Бартоломью позволил себе с отвращением фыркнуть. Надо полагать, в представлении Уилсона божественная десница, направляющая их во всех делах, должна была сделать его, Уилсона, следующим мастером. За спиной Бартоломью послышались торопливые шаги, и он не удивился, увидев, что Жиль Абиньи последовал его примеру и покинул собрание.
— Нам несдобровать, Мэтт, — ухмыльнулся он в сторону Бартоломью. — Уйти в самый разгар тщательно отрепетированной речи мастера Уилсона!
— Пока еще не мастера, — возразил Бартоломью. — Хотя, надо думать, этого осталось ждать не больше недели.
Они выбрались на дорогу и остановились счистить с башмаков липкую грязь. Дождь усилился, и Бартоломью чувствовал, как по спине у него течет вода. Он оглянулся на поле и увидел, что Уилсон ведет процессию обратно в колледж. Абиньи взял его за руку.

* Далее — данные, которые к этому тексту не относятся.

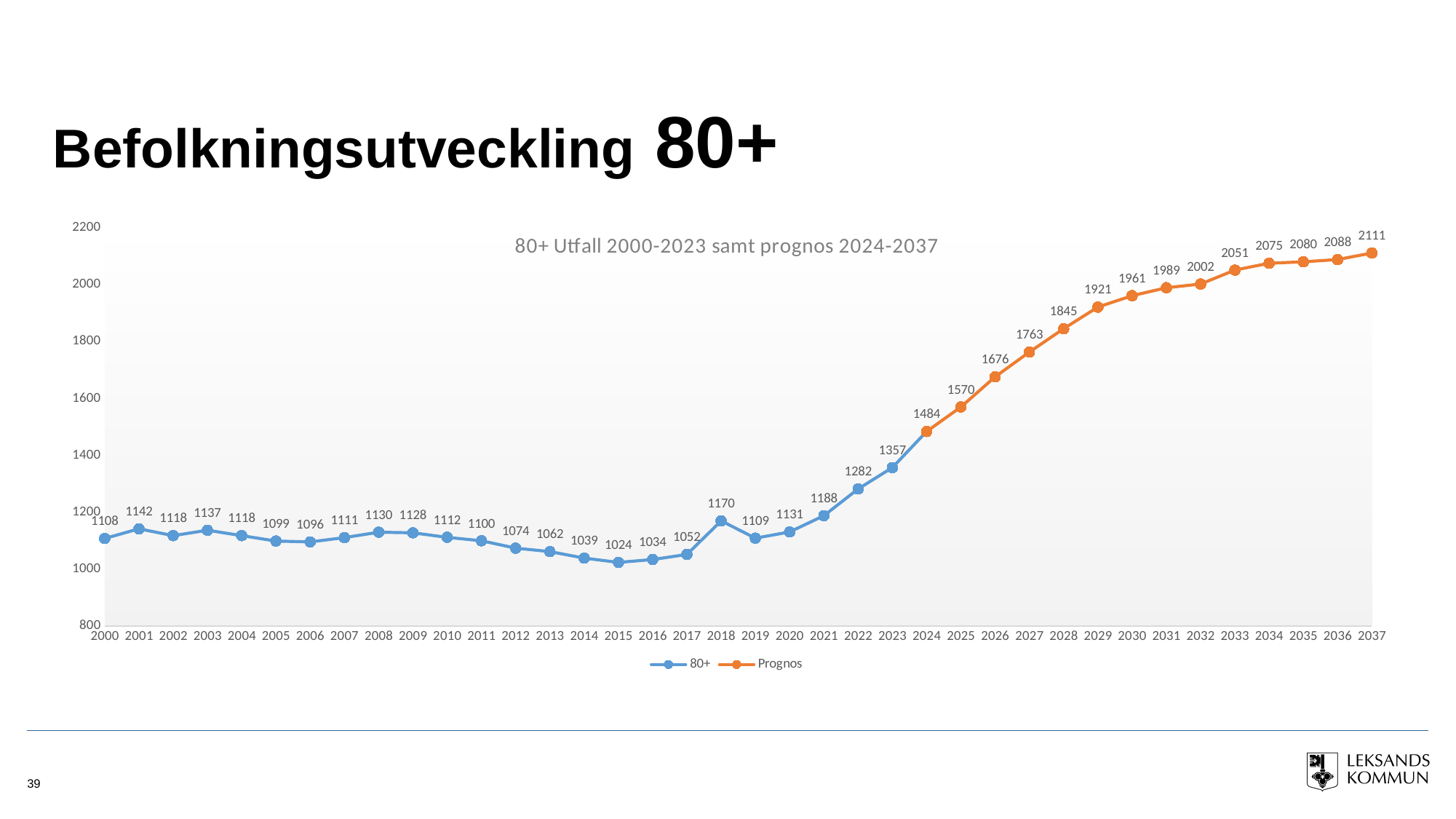
Do the values rise or fall from 2024 to 2037? rise How many series does the legend list? 2 What is the forecast value for 2037? 2111 Which year has the highest value on the chart? 2037 How many years are plotted on the x axis? 38 Is the value for 2028 greater or less than 1800? greater What is the value for 2015? 1024 Which year has the lowest value on the chart? 2015 Which year has the larger value, 2018 or 2019? 2018 What is the difference between the value for 2037 and the value for 2000? 1003 What is the title of the chart? 80+ Utfall 2000-2023 samt prognos 2024-2037 What kind of chart is shown on the slide? line chart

— Я вымок и продрог. Может, Хью Стэплтон из пансиона[3] Бенета[4] угостит нас завтраком? Что мне сейчас нужно, так это горячий очаг и стаканчик крепкого вина. — Он склонился ближе. — Наша жизнь в Майкл-хаузе скоро переменится так, как нам и не снилось — если нас вообще там оставят. Давай в полной мере насладимся волей, пока мы ее не потеряли.
Он потянул Бартоломью за рукав, увлекая его по Хай-стрит к пансиону Бенета. Тот на миг задумался, прежде чем последовать за коллегой. Позади них процессия с Уилсоном во главе тянулась сквозь городские ворота обратно в Майкл-хауз. При виде того, как Бартоломью с Абиньи исчезли за дверями пансиона, Уилсон поджал губы: он был не из тех, кто забывает о своей оскорбленной гордости.
В полном согласии с предсказанием Бартоломью, не прошло и недели после похорон сэра Джона, и Уилсон был назначен на должность нового мастера колледжа Святого Михаила — Майкл-хауза. Студенты, коммонеры и слуги собрались посмотреть, как восемь профессоров один за другим входят в зал, чтобы начать процедуру избрания нового мастера. Согласно уставу колледжа, мастера утверждал канцлер,[5] который выбирал из двух кандидатов, предложенных профессорами. Бартоломью сидел за длинным столом, лениво вертя в пальцах щепку, пока его коллеги спорили. За Уилсона выступали Элкот, Суинфорд и отец Уильям. Бартоломью, брат Майкл и Абиньи хотели, чтобы вторым кандидатом стал отец Элфрит, но Бартоломью знал, кого из двоих выберет канцлер, и не хотел ввязываться в спор, в котором заведомо не мог победить. В конце концов Элфрит, понимая, что противостояние приведет колледж к расколу, исцелить который будет не под силу ни Уилсону, ни ему самому, снял свою кандидатуру. Элкот предложил себя на его место, но ни одна сторона его не поддержала.
Канцлер выбрал Уилсона, и тот немедленно принялся проводить свою линию: «исключил» троих студентов за игру в кости в воскресенье, уволил пивовара за пьянство и постановил, что все профессора, коммонеры и студенты по воскресеньям обязаны носить исключительно черное. Бартоломью вынужден был ссудить нескольким самым бедным своим ученикам деньги, чтобы те смогли обзавестись черными костюмами, поскольку собственная их одежда была сшита из дешевой бурой домотканой шерсти, более ноской и менее маркой, нежели элегантная черная.